- _What this task involves_
For this exercise, please return exactly the line containing "California, site 168, 2024-01-12T17:26:19+00:00, 2-frame" and each line after it through the end of the records, with no pictures included.

- _Exercise material_
····················
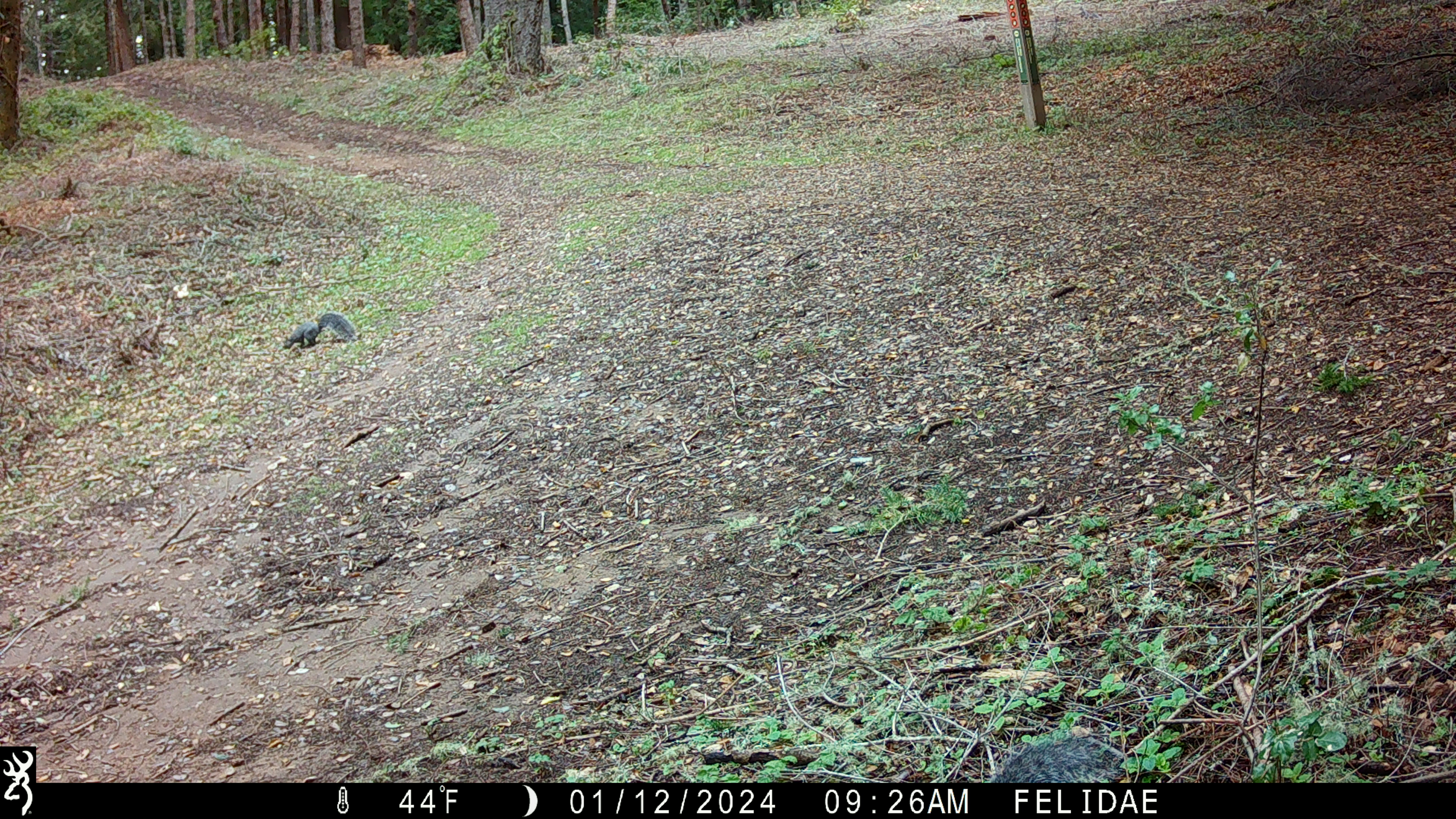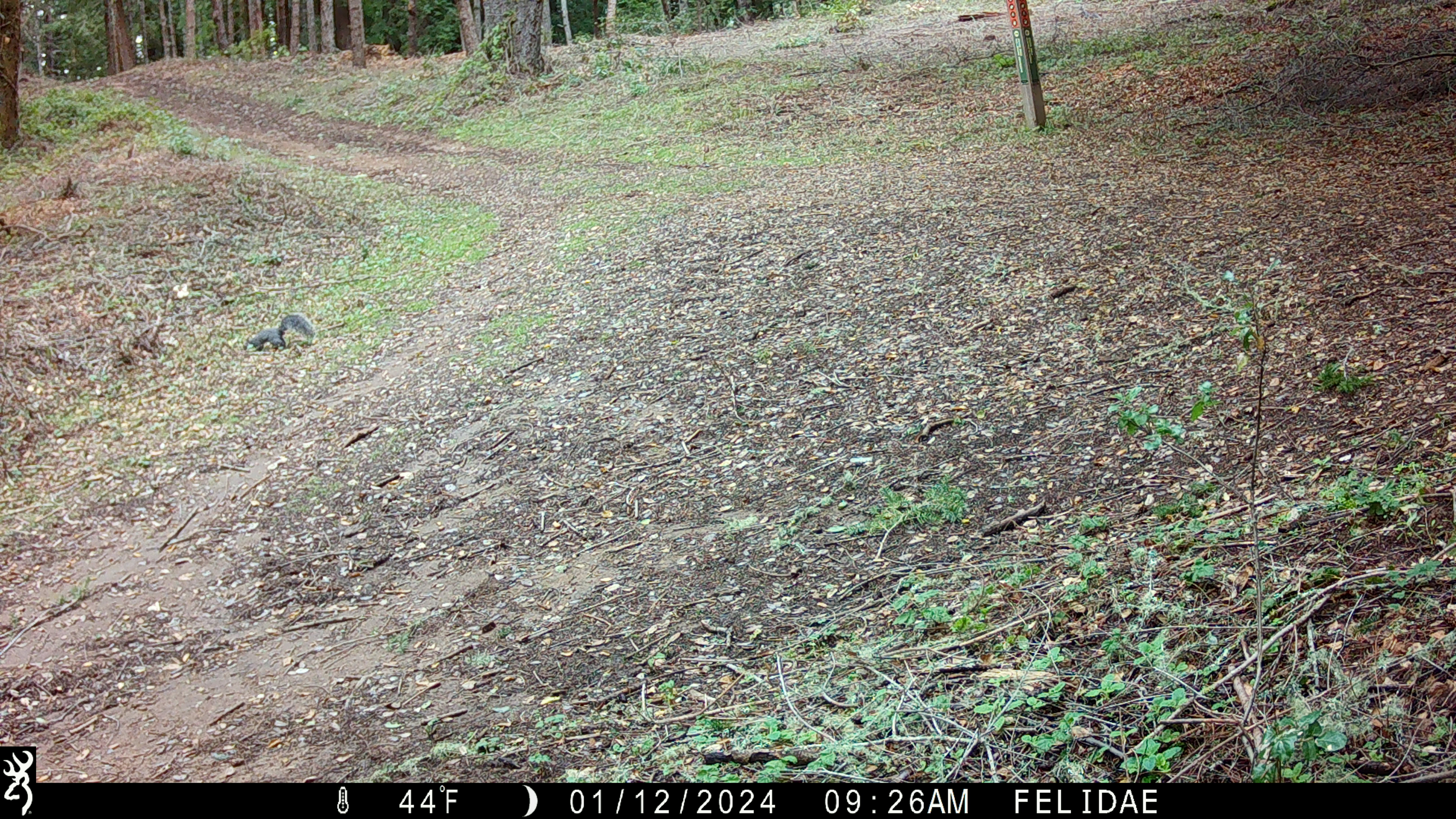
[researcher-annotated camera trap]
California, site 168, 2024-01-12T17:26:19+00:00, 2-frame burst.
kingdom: Animalia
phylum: Chordata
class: Mammalia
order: Rodentia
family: Sciuridae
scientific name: Sciuridae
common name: squirrel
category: unknown squirrel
Unknown squirrel (squirrel) (Sciuridae).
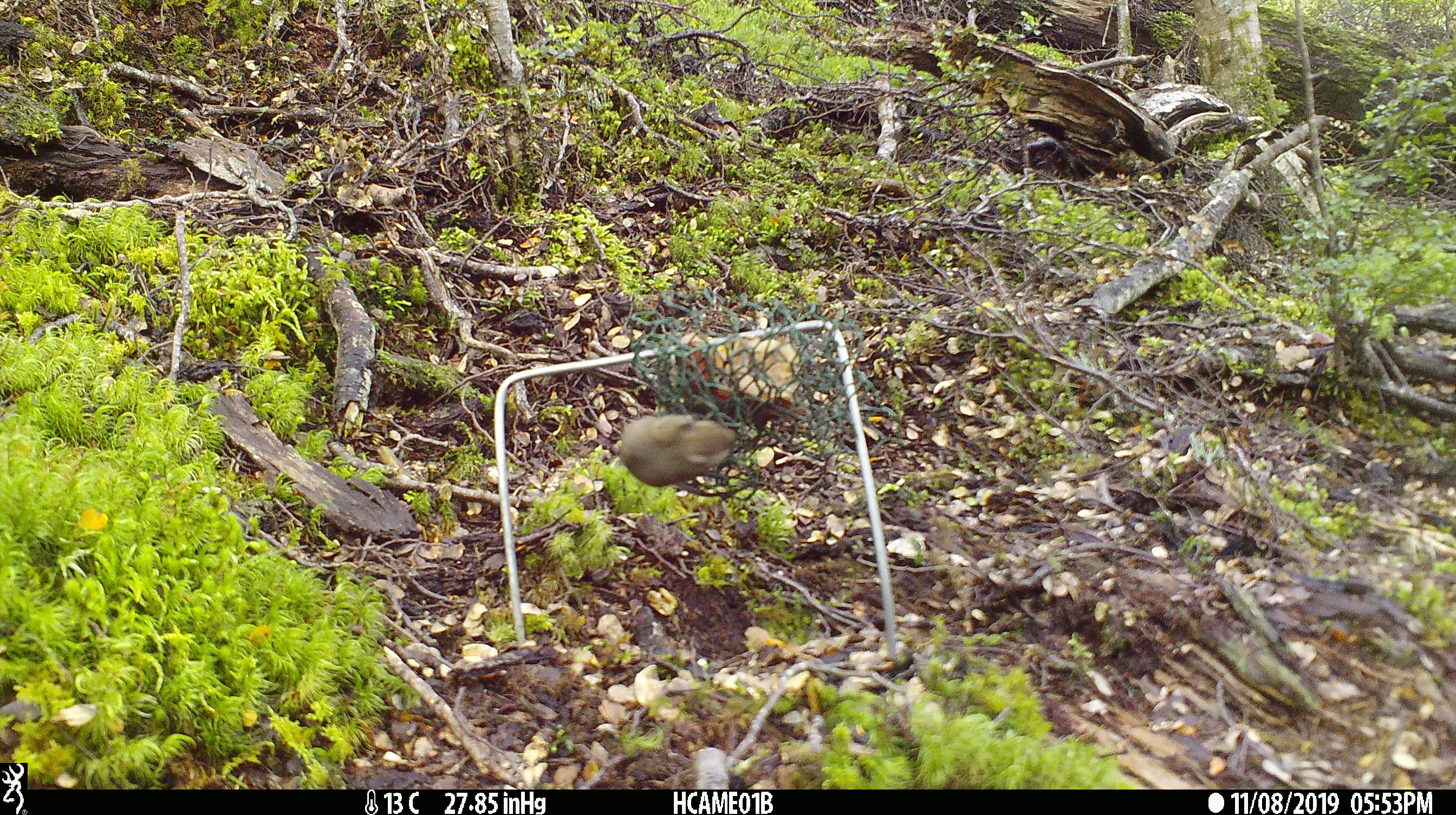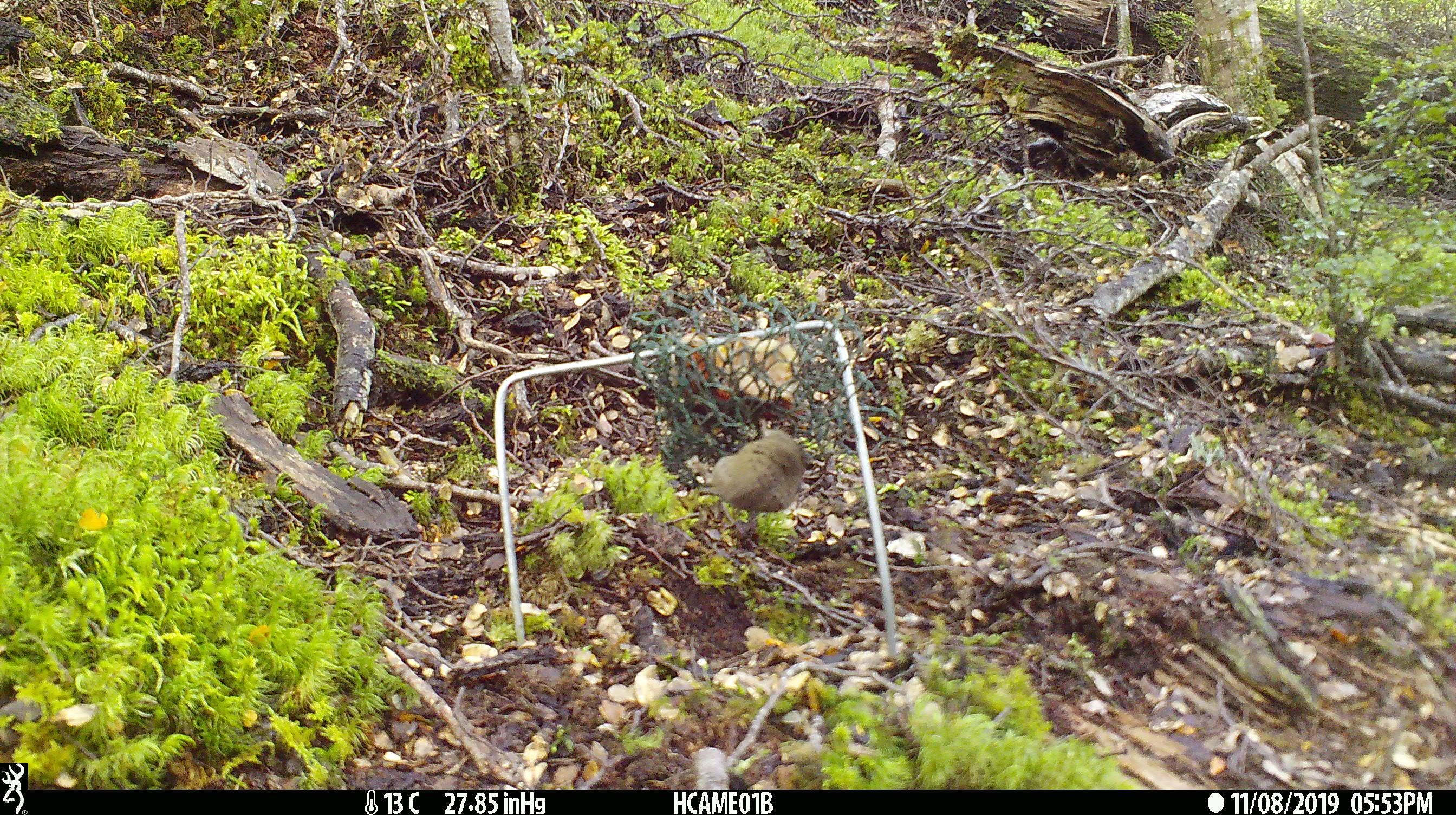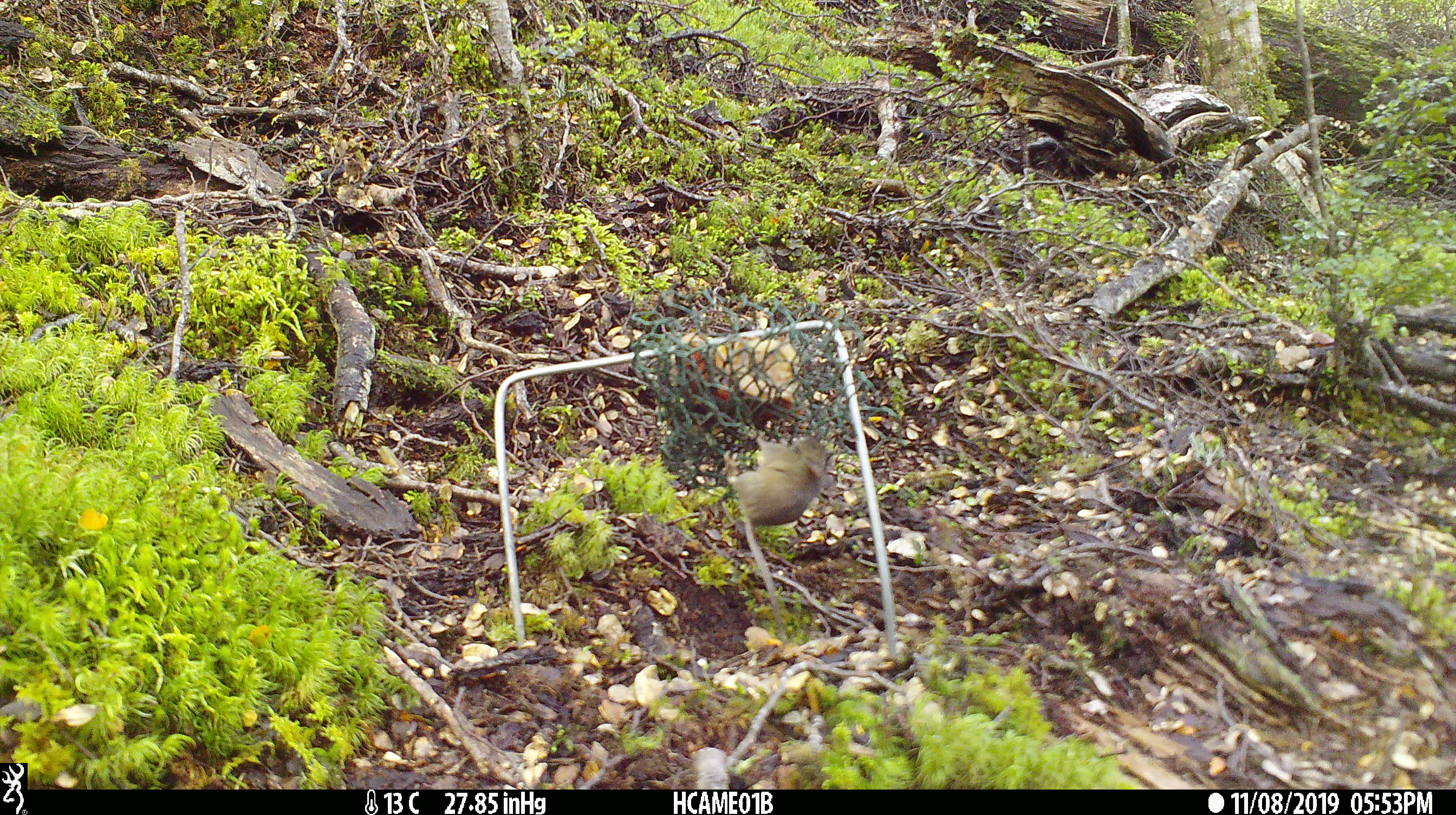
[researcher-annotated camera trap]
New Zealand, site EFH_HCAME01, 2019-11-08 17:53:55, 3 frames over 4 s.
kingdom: Animalia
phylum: Chordata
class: Mammalia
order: Rodentia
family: Muridae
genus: Mus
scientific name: Mus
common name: mouse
····················
- _Response to the exercise_
California, site 168, 2024-01-12T17:26:19+00:00, 2-frame burst.
kingdom: Animalia
phylum: Chordata
class: Mammalia
order: Rodentia
family: Sciuridae
scientific name: Sciuridae
common name: squirrel
category: unknown squirrel
Unknown squirrel (squirrel) (Sciuridae).
[researcher-annotated camera trap]
New Zealand, site EFH_HCAME01, 2019-11-08 17:53:55, 3 frames over 4 s.
kingdom: Animalia
phylum: Chordata
class: Mammalia
order: Rodentia
family: Muridae
genus: Mus
scientific name: Mus
common name: mouse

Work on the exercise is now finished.